* _Exercise input_

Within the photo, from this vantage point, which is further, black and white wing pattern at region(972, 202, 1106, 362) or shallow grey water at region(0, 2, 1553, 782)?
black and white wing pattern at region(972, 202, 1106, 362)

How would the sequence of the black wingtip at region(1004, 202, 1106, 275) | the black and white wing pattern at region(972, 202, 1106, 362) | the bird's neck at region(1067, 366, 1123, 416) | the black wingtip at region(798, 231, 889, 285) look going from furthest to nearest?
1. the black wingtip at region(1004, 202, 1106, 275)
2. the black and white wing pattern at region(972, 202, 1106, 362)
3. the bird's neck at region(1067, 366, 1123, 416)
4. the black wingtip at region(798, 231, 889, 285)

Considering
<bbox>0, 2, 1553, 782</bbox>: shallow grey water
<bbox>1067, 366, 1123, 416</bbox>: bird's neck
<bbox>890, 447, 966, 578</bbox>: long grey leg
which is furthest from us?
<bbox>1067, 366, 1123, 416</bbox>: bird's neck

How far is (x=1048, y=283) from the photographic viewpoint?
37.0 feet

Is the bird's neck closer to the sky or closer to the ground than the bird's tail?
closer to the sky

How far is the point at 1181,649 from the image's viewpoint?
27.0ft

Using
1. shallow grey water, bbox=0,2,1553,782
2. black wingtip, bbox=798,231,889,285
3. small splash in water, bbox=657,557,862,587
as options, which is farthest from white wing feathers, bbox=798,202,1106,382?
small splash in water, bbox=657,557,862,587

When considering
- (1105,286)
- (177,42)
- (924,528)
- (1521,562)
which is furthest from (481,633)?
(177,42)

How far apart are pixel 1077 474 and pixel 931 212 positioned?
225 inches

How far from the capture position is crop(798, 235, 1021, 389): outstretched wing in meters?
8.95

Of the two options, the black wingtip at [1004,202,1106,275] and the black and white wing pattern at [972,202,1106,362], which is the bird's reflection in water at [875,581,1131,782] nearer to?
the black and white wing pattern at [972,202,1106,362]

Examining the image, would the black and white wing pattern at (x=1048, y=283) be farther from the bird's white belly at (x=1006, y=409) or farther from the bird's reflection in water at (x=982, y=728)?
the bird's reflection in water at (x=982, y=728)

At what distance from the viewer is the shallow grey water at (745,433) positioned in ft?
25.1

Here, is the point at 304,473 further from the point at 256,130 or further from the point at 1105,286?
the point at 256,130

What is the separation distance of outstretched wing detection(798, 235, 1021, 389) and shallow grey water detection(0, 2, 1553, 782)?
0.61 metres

* _Short problem_
Copy all of the entries above exactly, line for line, including their answers.

* _Result for this task_
Within the photo, from this vantage point, which is further, black and white wing pattern at region(972, 202, 1106, 362) or shallow grey water at region(0, 2, 1553, 782)?
black and white wing pattern at region(972, 202, 1106, 362)

How would the sequence of the black wingtip at region(1004, 202, 1106, 275) | the black and white wing pattern at region(972, 202, 1106, 362) | the bird's neck at region(1067, 366, 1123, 416) | the black wingtip at region(798, 231, 889, 285) look going from furthest to nearest?
1. the black wingtip at region(1004, 202, 1106, 275)
2. the black and white wing pattern at region(972, 202, 1106, 362)
3. the bird's neck at region(1067, 366, 1123, 416)
4. the black wingtip at region(798, 231, 889, 285)

Considering
<bbox>0, 2, 1553, 782</bbox>: shallow grey water
<bbox>1067, 366, 1123, 416</bbox>: bird's neck
<bbox>890, 447, 966, 578</bbox>: long grey leg
which is furthest from us?
<bbox>1067, 366, 1123, 416</bbox>: bird's neck

How far is (x=1048, y=283) from the photographic viewpoint?
37.0 feet

Is the bird's neck closer to the sky or closer to the ground than the bird's tail?
closer to the sky

How far is the point at 1181,649 from the image's viewpoint?
27.0ft

Using
1. shallow grey water, bbox=0,2,1553,782
2. black wingtip, bbox=798,231,889,285
3. small splash in water, bbox=657,557,862,587
as options, which is farthest from white wing feathers, bbox=798,202,1106,382?
small splash in water, bbox=657,557,862,587

When considering
- (1105,286)
- (177,42)
- (924,528)
- (1521,562)
which is furthest from (481,633)?
(177,42)

How far apart are pixel 1077 474 and pixel 931 212 positioned?
225 inches

How far from the capture position is crop(798, 235, 1021, 389): outstretched wing in meters?
8.95

Of the two options, the black wingtip at [1004,202,1106,275] and the black and white wing pattern at [972,202,1106,362], which is the bird's reflection in water at [875,581,1131,782] nearer to?
the black and white wing pattern at [972,202,1106,362]

Examining the image, would the black and white wing pattern at (x=1048, y=283) be farther from the bird's white belly at (x=1006, y=409) or farther from the bird's reflection in water at (x=982, y=728)?
the bird's reflection in water at (x=982, y=728)

At what distance from the viewer is the shallow grey water at (745,433) positioned in ft?
25.1

Here, is the point at 304,473 further from the point at 256,130 or further from the point at 1105,286?
the point at 256,130

What is the separation distance of outstretched wing detection(798, 235, 1021, 389) and shallow grey water detection(0, 2, 1553, 782)?
0.61 metres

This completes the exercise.